Hop in that niggas dms and shoot your shot, beloved, cause guess who ain scared to shoot…

Her…and you could laugh at her appearance all you want but if thas all who shootin then….me and HondaLaquinta will be quite fine under the bridge havin a salad thankyouverymuch #MindYaBusiness

Gents, not all these women are gold diggers and after your money. Because, let’s be honest: she probably makes more than you and also no one tryna rob you and your one bedroom apartment, bro. Niggas be “between jobs” scared of “gold diggers”. My nigga if that’s the case she mining coal not gold cause how you smell like Black and Mild and Nissan Teana seats but need a woman “who makin sense”?

“No bey these hoes is wan tax ya! Ya een ga tax me kingman!” #UneHaveNothinToTaxTho

Juxtapose to niggas who think money is an aesthetic. Bro…be interesting. Be funny. Ask bout her day. Buy dumb shit she like. Pay attention. Wake up and eat her vagina randomly and to completion during the wee hours to maintain balance and clarity within the relationship.
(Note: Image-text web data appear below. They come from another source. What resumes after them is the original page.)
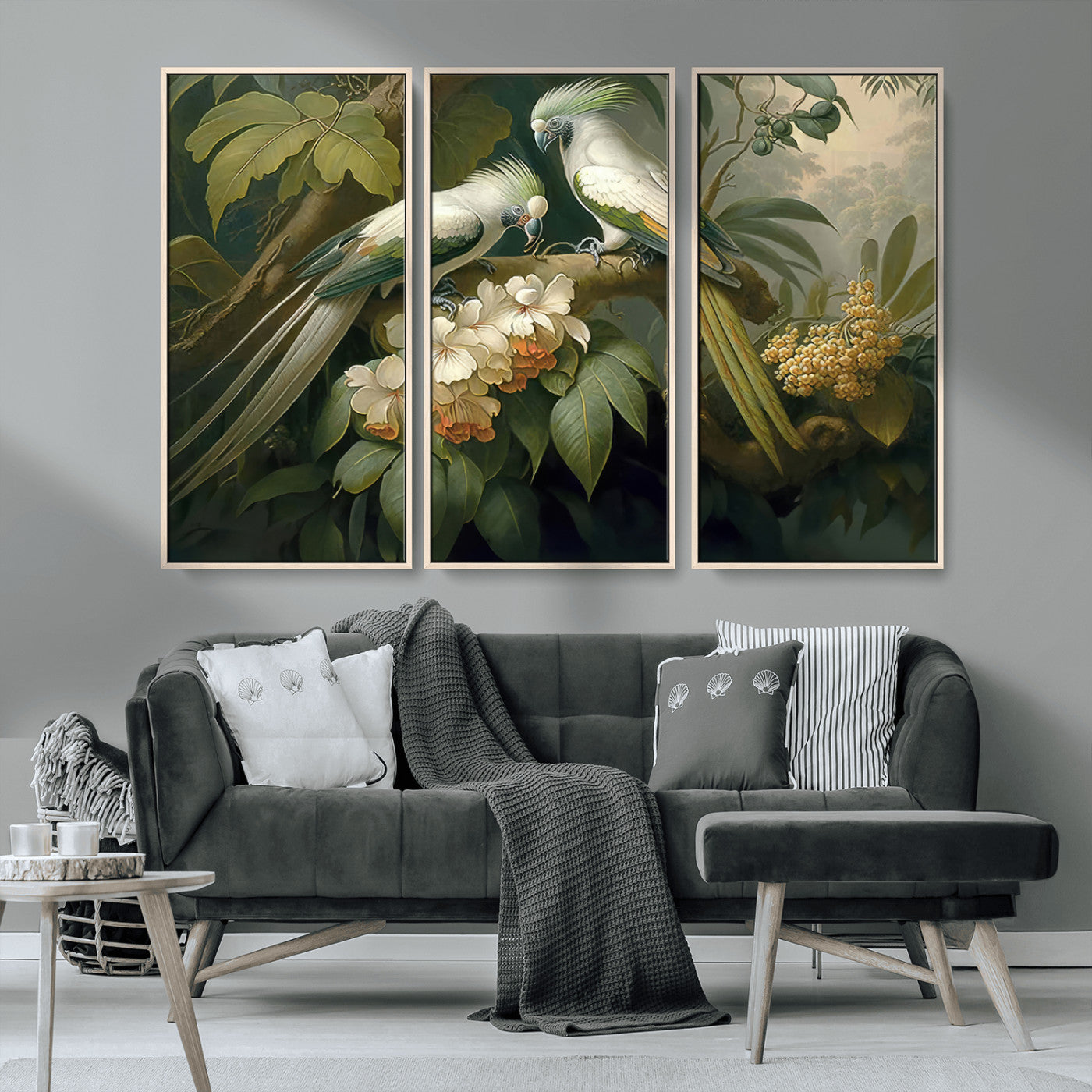 84047-MGV-FC-48X32-3P_Natural-Tropical Paradise Print Wall Art Stunning Artwork of a Parrot in a Lush Forest with Beautiful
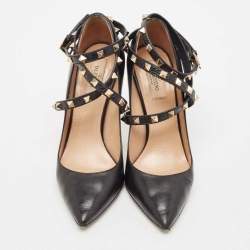 Pre Owned Valentino Black Leather Rockstud Ankle Wrap Pumps Size 38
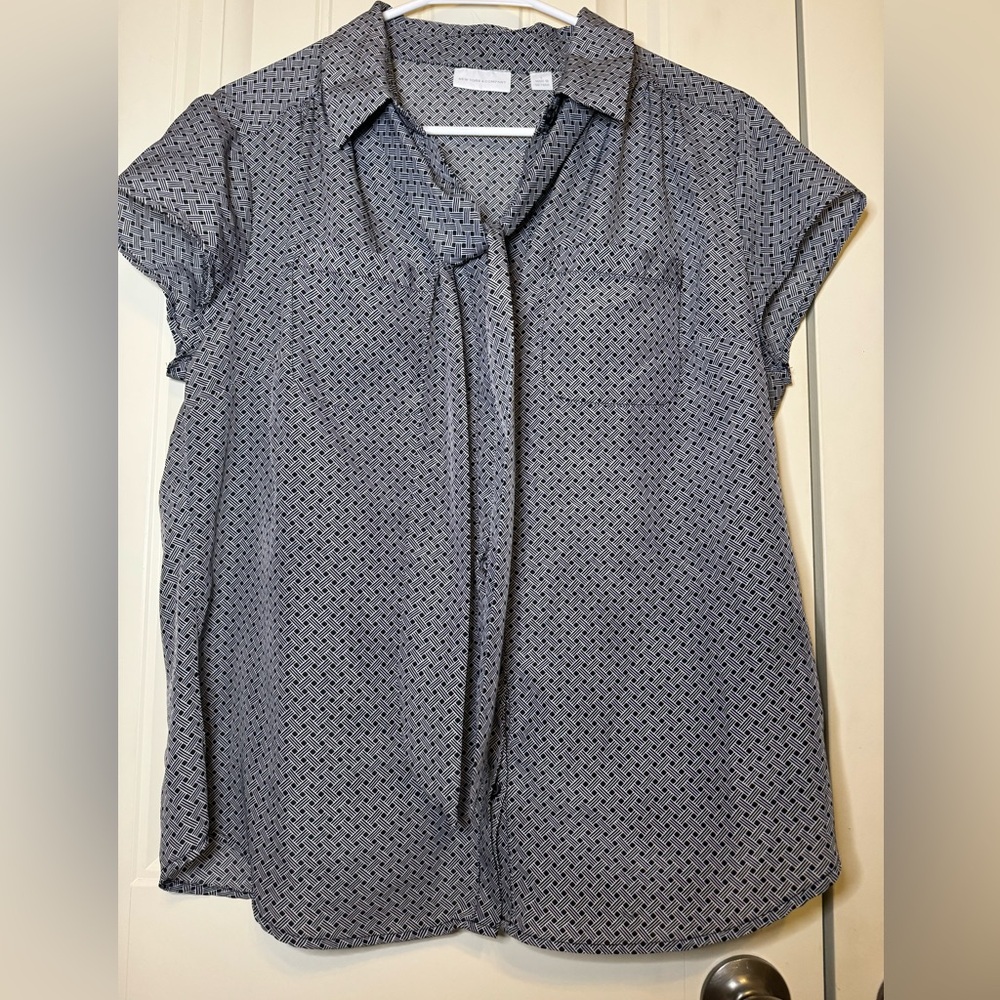 Black and White Blouse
Take her for drives.

All that good shit.

But, trust me: It’s not that bad out here.

And, if worse comes to worse…..never be afraid to pursue people husband/wife. Plenty of them WAITING for the right person to get in them dm’s. Don’t let a marriage stop you from finding the love of your life.

But I grew up sweeping carpet and eating fry sausage sandwich with no condiments so…..make your own decisions.